◆ **What you will do**: Your copy should match the records exactly, except that it contains no pictures.
%%
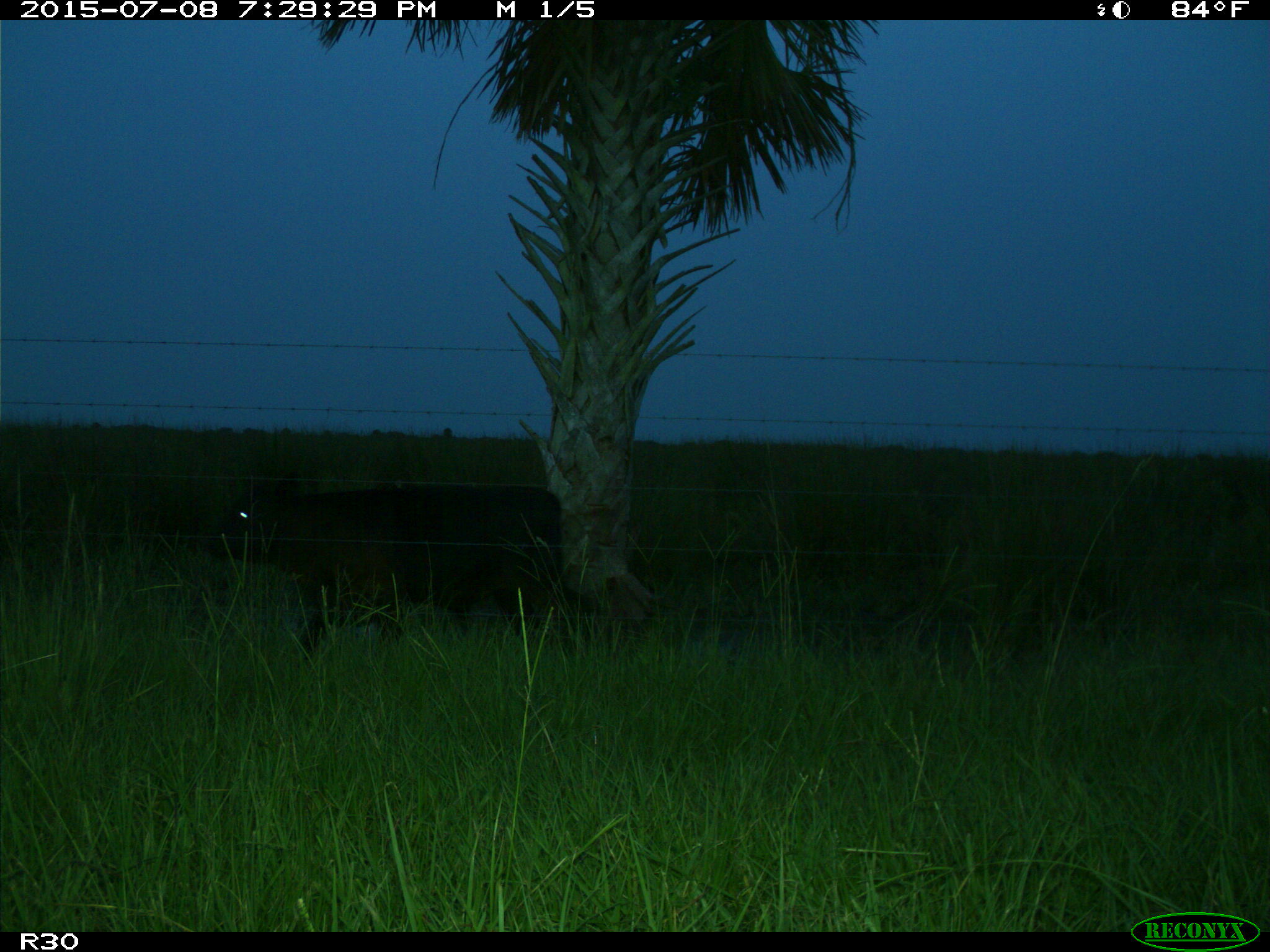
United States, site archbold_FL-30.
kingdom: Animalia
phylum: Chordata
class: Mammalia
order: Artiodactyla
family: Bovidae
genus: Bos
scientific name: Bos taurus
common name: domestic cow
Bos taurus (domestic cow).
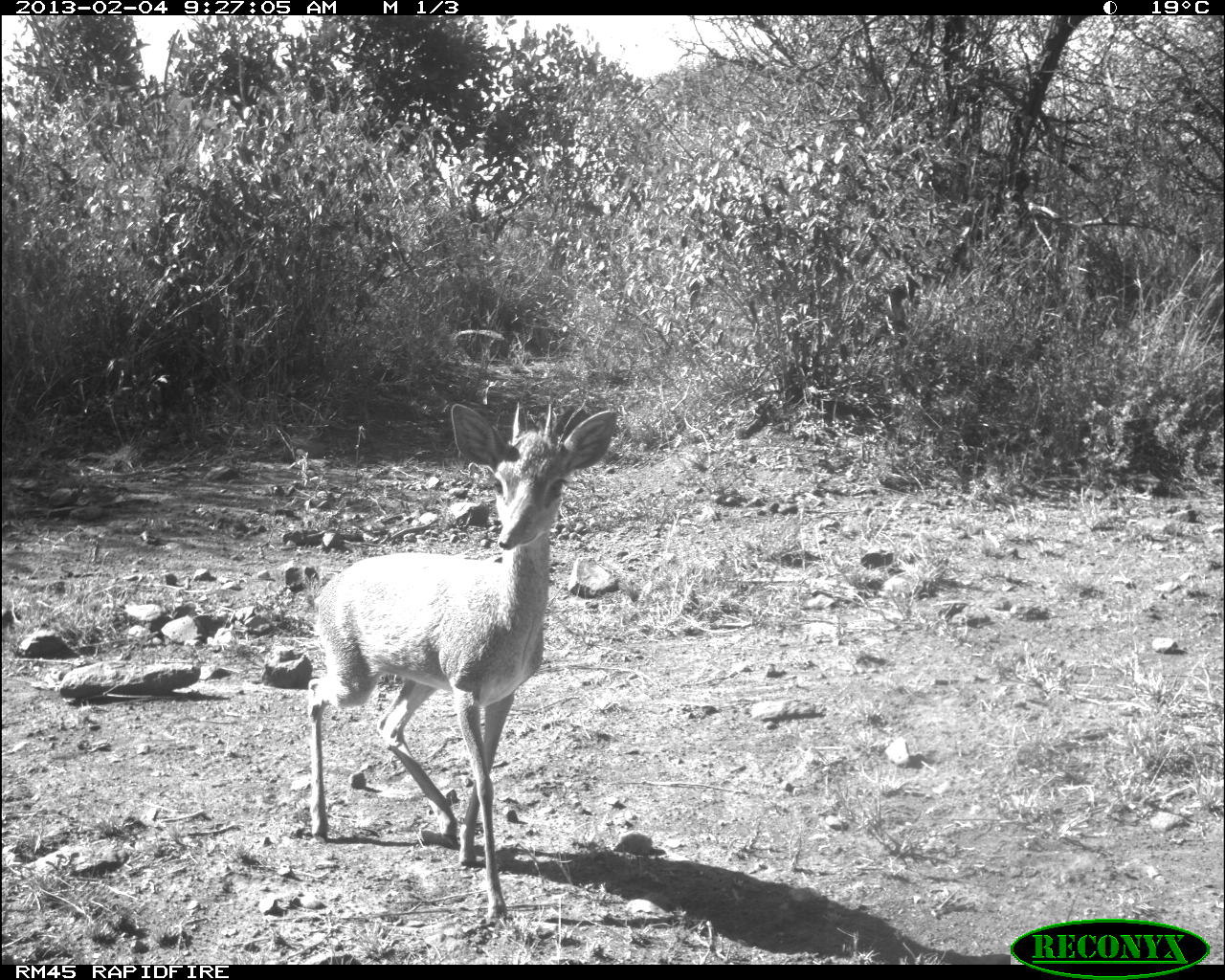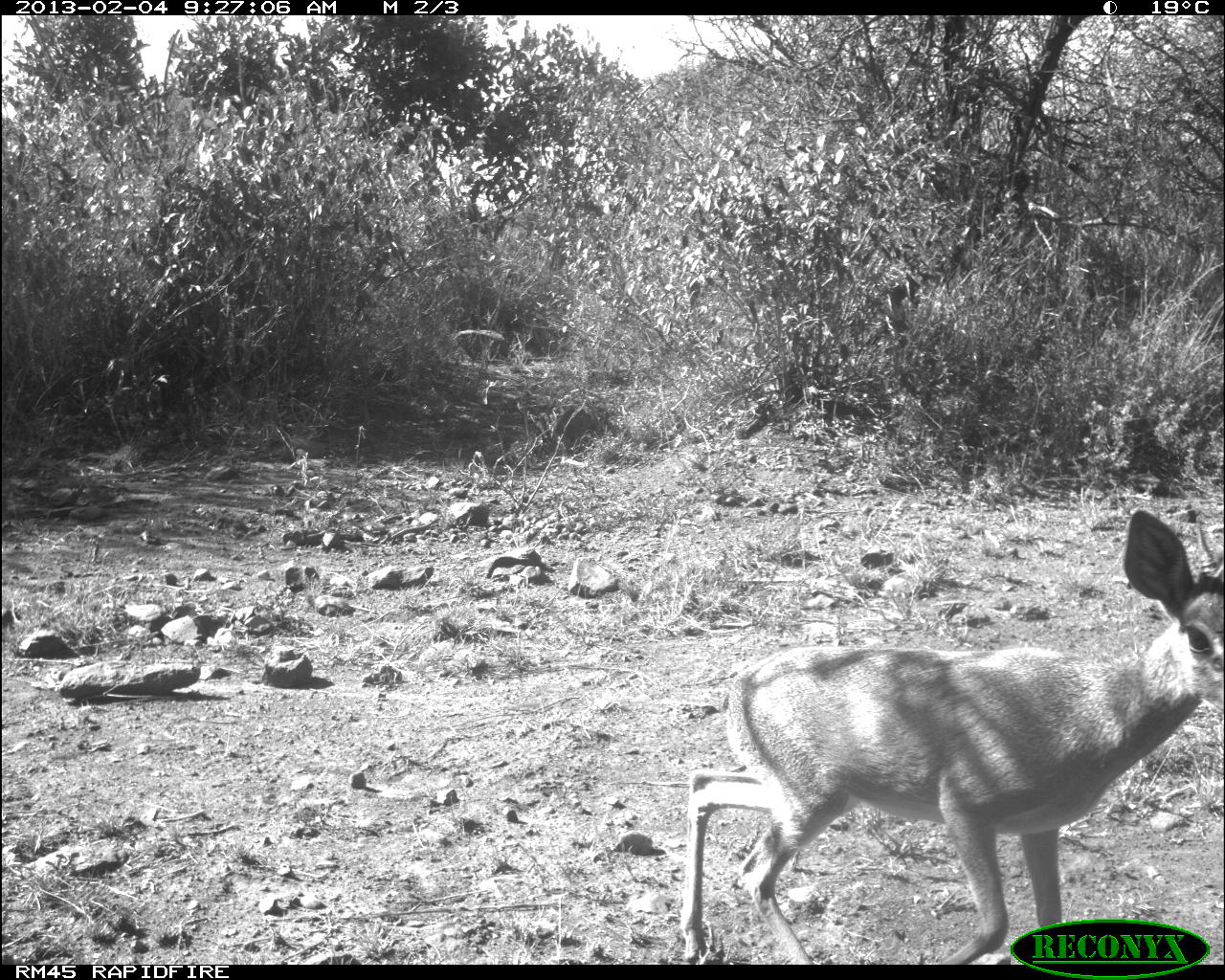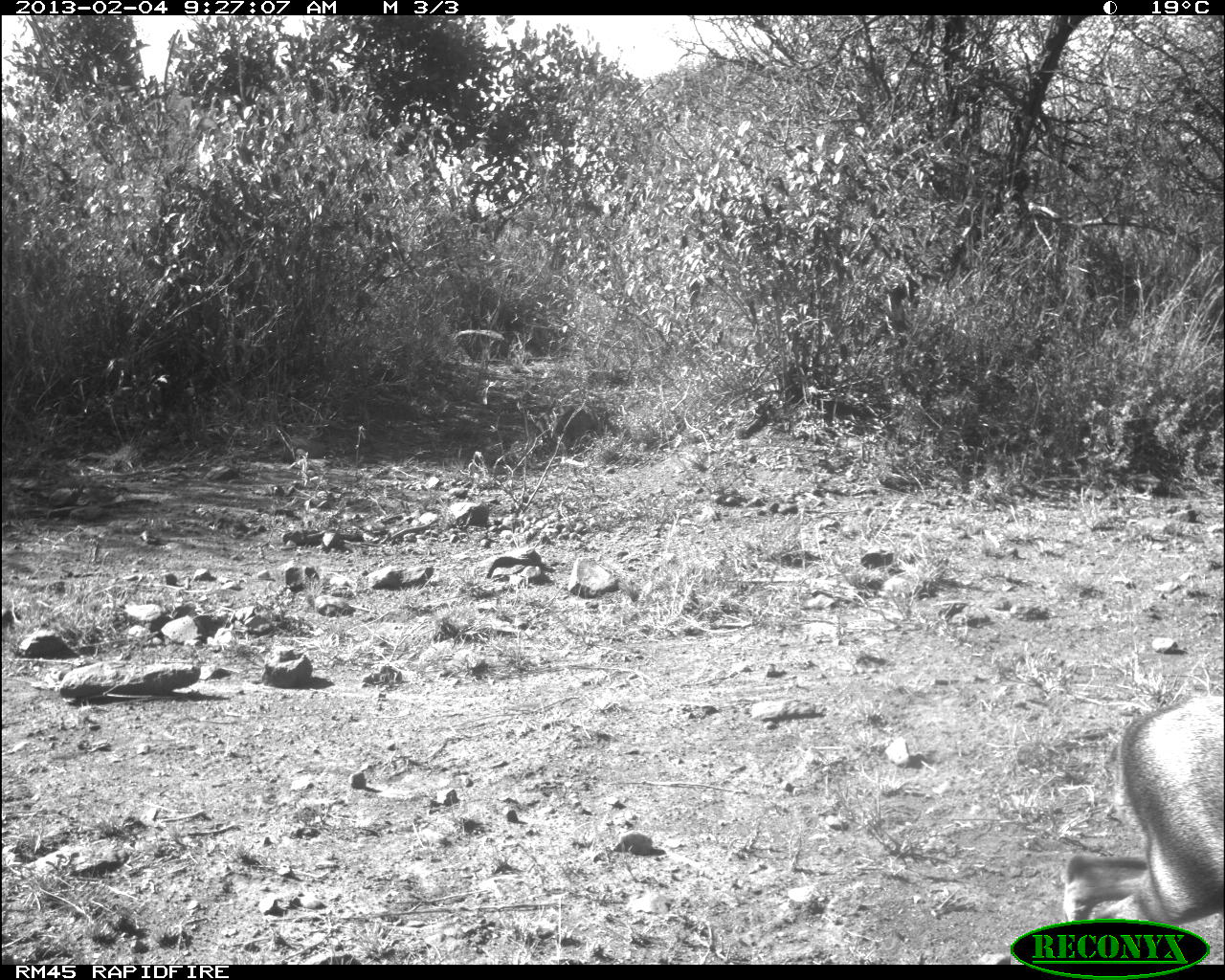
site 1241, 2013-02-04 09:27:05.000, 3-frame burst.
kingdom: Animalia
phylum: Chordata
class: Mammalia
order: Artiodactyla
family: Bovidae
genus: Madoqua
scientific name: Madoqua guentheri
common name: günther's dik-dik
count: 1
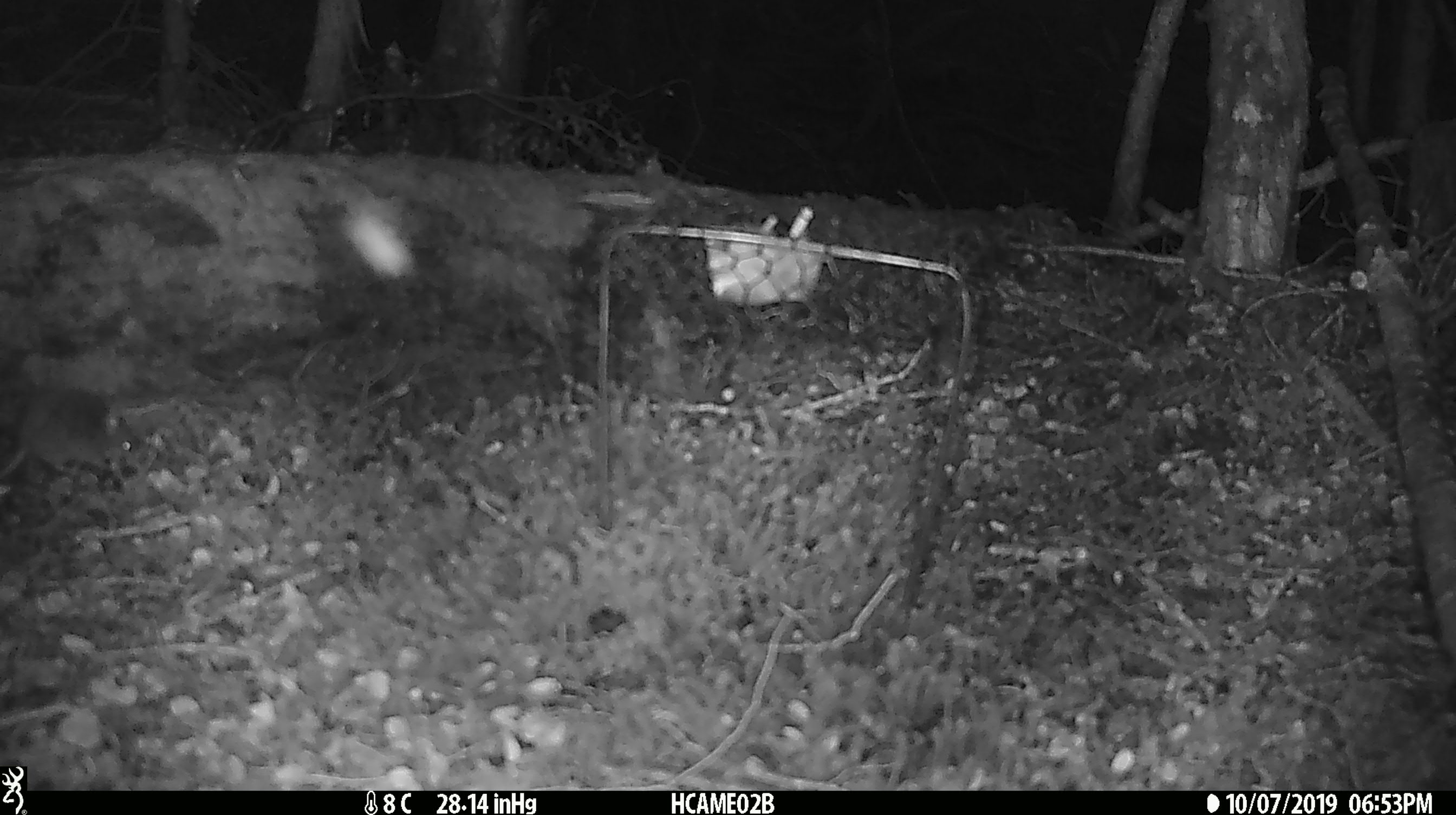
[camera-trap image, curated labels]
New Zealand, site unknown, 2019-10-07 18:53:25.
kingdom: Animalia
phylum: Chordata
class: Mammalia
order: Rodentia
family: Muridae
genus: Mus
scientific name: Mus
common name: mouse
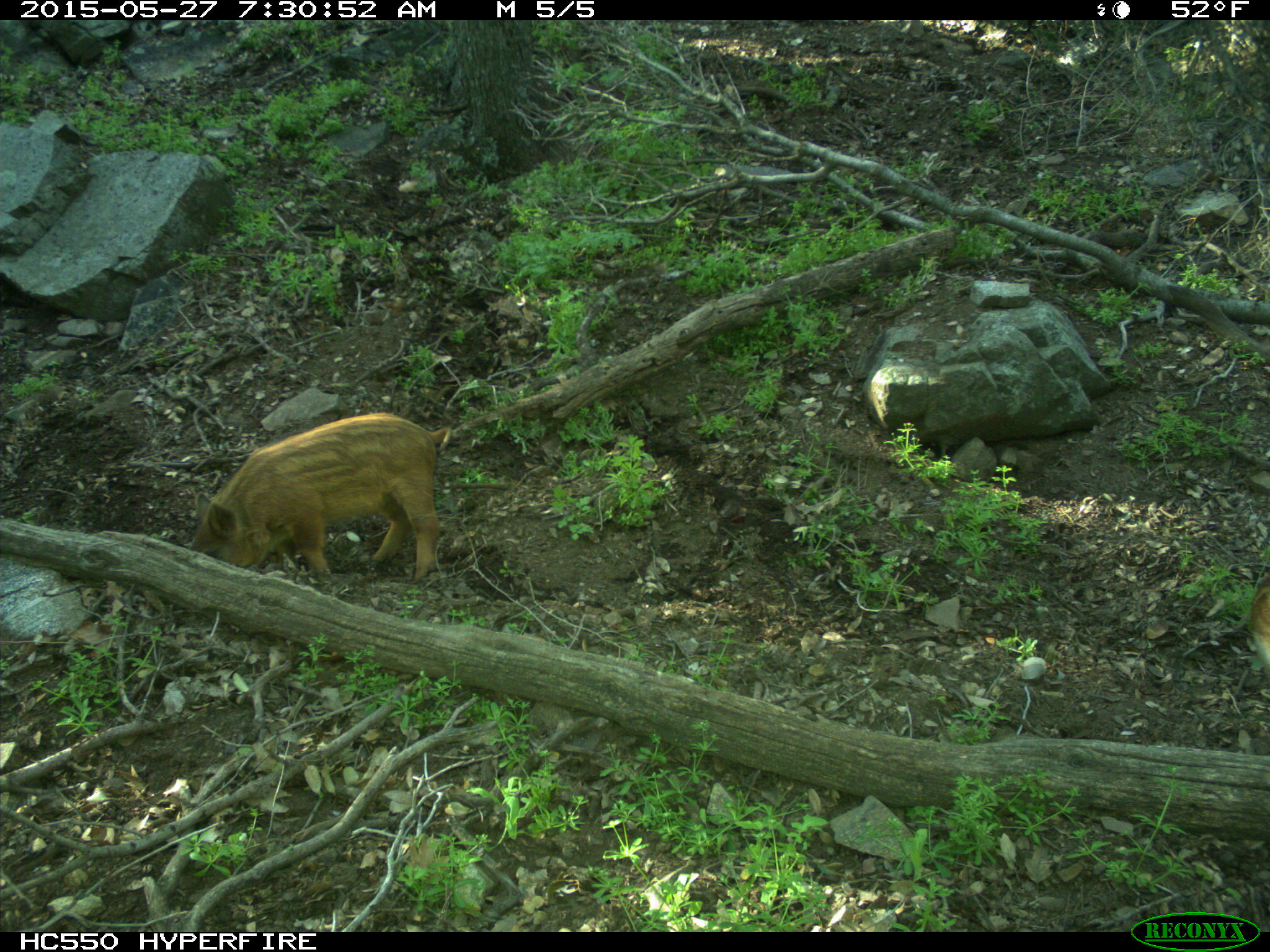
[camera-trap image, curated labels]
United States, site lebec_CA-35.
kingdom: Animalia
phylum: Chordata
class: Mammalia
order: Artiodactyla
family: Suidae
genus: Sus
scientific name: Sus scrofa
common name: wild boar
%%
◆ **Exercise answer**:
United States, site archbold_FL-30.
kingdom: Animalia
phylum: Chordata
class: Mammalia
order: Artiodactyla
family: Bovidae
genus: Bos
scientific name: Bos taurus
common name: domestic cow
Bos taurus (domestic cow).
site 1241, 2013-02-04 09:27:05.000, 3-frame burst.
kingdom: Animalia
phylum: Chordata
class: Mammalia
order: Artiodactyla
family: Bovidae
genus: Madoqua
scientific name: Madoqua guentheri
common name: günther's dik-dik
count: 1
[camera-trap image, curated labels]
New Zealand, site unknown, 2019-10-07 18:53:25.
kingdom: Animalia
phylum: Chordata
class: Mammalia
order: Rodentia
family: Muridae
genus: Mus
scientific name: Mus
common name: mouse
[camera-trap image, curated labels]
United States, site lebec_CA-35.
kingdom: Animalia
phylum: Chordata
class: Mammalia
order: Artiodactyla
family: Suidae
genus: Sus
scientific name: Sus scrofa
common name: wild boar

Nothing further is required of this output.